“Oh! you are wise,” she cried, with a little triumphant laugh—a pretty confection of love and relief and tears. “You are wise and bold, but not a little stupid perhaps. Who shall say that another sentry is not posted between the lodge and the house? And now you are to see.”

She put her shapely foot against the door and pushed it open. She jumped into the jaws of Erebus, and held up her arms to him; and he let himself down into them, trusting, and was taken and rejoiced over.

“Now,” she said, “whatever comes we are safe to win clear, and I will cry a little. But I can cry walking.”

“And will you explain a little, Betty?”

“This is no ice-house; or at least it is only the mouth of an underground passage, that leads straight through into that you call the ‘Priest’s Hole.’”

“Betty!”

“I have heard grandfather (woe is me—the poor old man!) talk o’t many a time. For he worked here when a lad in the service of Sir Thomas Woodruff. And I doubted not your honour knew; though the end in truth was choked with rubbish. But when you returned not, and the rogues came in force and made their purpose clear, we women watched wi’ sore hearts from the shelter of the roof, and we saw Sir David Blythewood and the captain come out on to the snow by the fringe of the shaw no earlier than this morning; and I cried at once, ‘They ha’ taken refuge in the ice-house, and have lain there in ignorance to this moment!’”
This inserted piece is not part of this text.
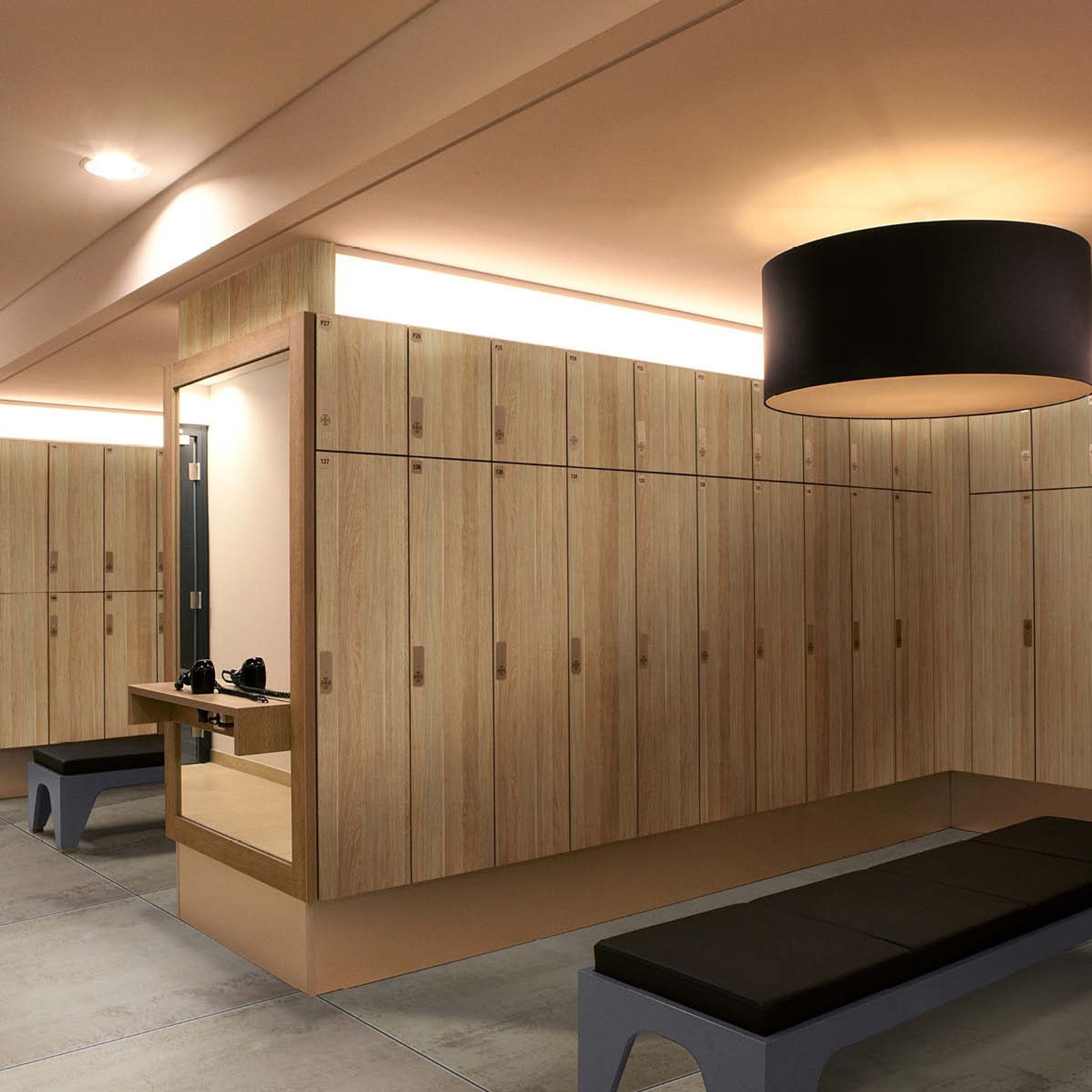 Laminex Panels for Partitions gallery detail image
“Go on, Betty. Are you sure of the way? Never mind my crowing, girl. I haven’t broken food or tasted drink for three days, and my lungs are like glass paper.”

“Oh me! but I will not cry for a minute. I took Jim, and we found our way to the hole and went down into it; and there sure enough under the ledge was a stone in the wall that turned on a great pin; and this we swung round and saw a black gully shoot before us. Well, we took a candle and entered, and not twenty feet in, the light went out and we had to walk in darkness.”

“Oh, my child, my little Betty! That said ‘Go back!’ as plain as foul gas could speak.”